Culture as the ultimate shock absorber
If data and AI dominated the daytime sessions, the evening conversations turned toward the less tangible but equally critical pillar of resilience: corporate culture. Executives from Neiman Marcus Group emphasized a guiding philosophy of ‘leading with love’, a surprisingly human-centric mantra in a luxury sector fighting headwinds. For them, resilience is not just financial stamina; it's emotional intelligence, empathy, and internal trust.
Meanwhile, e.l.f. Cosmetics shared how its culture of “healthy conflict and accountability” paired with issuing equity to every employee has created a workforce where ownership is literal, not metaphorical. The brand’s meteoric rise, executives argued, is inseparable from the cultural fabric behind it. The summit made clear that in an industry shaped by macro disruptions, culture is no longer soft strategy, it is infrastructure.
Leadership on the frontlines
The summit’s roster of speakers read like a who’s who of modern retail influence, each offering a window into the frontline challenges of brand reinvention. In the session ‘Reinventing an American Icon’, Richard Dickson detailed his ongoing mission to revive Gap Inc. It is, at its heart, an exercise in disciplined simplification cutting noise, sharpening brand identity, and rediscovering the authenticity that once made the label a cultural symbol. His message resonated with an industry grappling with the burden of heritage in a hyper-modern world: reinvention begins with clarity. In Forging a Resilient Future’, PVH Corp. CEO Stefan Larsson and Narvar CEO Anisa Kumar argued that supply chain transparency and post-purchase experiences now carry as much weight in consumer loyalty as product design. As customers grow more informed, the end-to-end brand experience becomes a critical differentiator.
Founders Margaret and Katherine Kleveland of the Californian label Dôen, loved for its mission-driven ethos shared the unique balancing act of scaling a boutique brand without diluting its values. Their session, ‘Testing the Limits’ underscored how creative integrity and operational rigor must move in lockstep.
In ‘Navigating Opportunities in Fashion’ designer Narciso Rodriguez offered a perspective on creative endurance. Against the churn of micro-trends and social media cycles, he argued that the only viable path for designers is to protect their creative core while adapting to technology-driven change.
The summit culminated with the annual Honors gala a celebration not just of commercial achievement, but of leadership that models resilience. The prestigious John B. Fairchild Honor went to Brunello Cucinelli, the Italian designer whose luxury empire is built on craftsmanship, human dignity, and a philosophy of ‘humanistic capitalism’. It was a recognition of a business that has consistently defied industry turbulence.

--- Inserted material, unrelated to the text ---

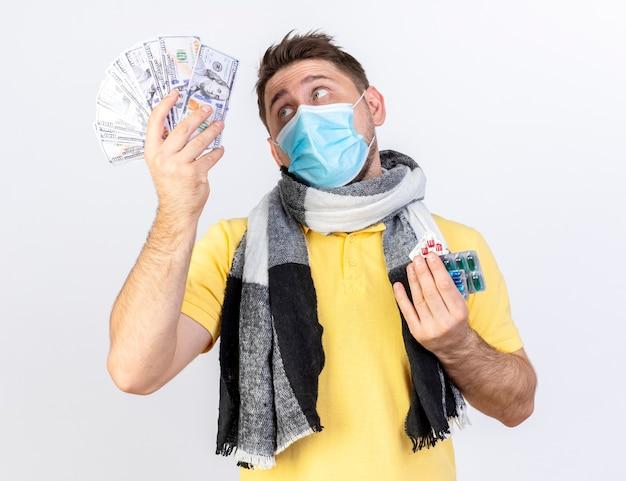 Verwirrter junger blonder kranker slawischer mann, der medizinische maske und schal trägt, hält geld und packungen von medizinischen pillen, die auf weißer wand mit kopienraum isoliert werden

Other honorees included: Fran Horowitz, CEO, Abercrombie & Fitch; Tory Burch, Executive Chairman & CCO; Todd Snyder, Founder & President; Naiomi Glasses, Artist-in-Residence, Polo Ralph Lauren; Luxury houses Bulgari and Boucheron; digital native disruptor Bubble Skincare; design-led brand Dôen. Collectively, the honorees represented a cross-section of the industry’s future craftsmanship, creativity, cultural relevance, and digital-native agility.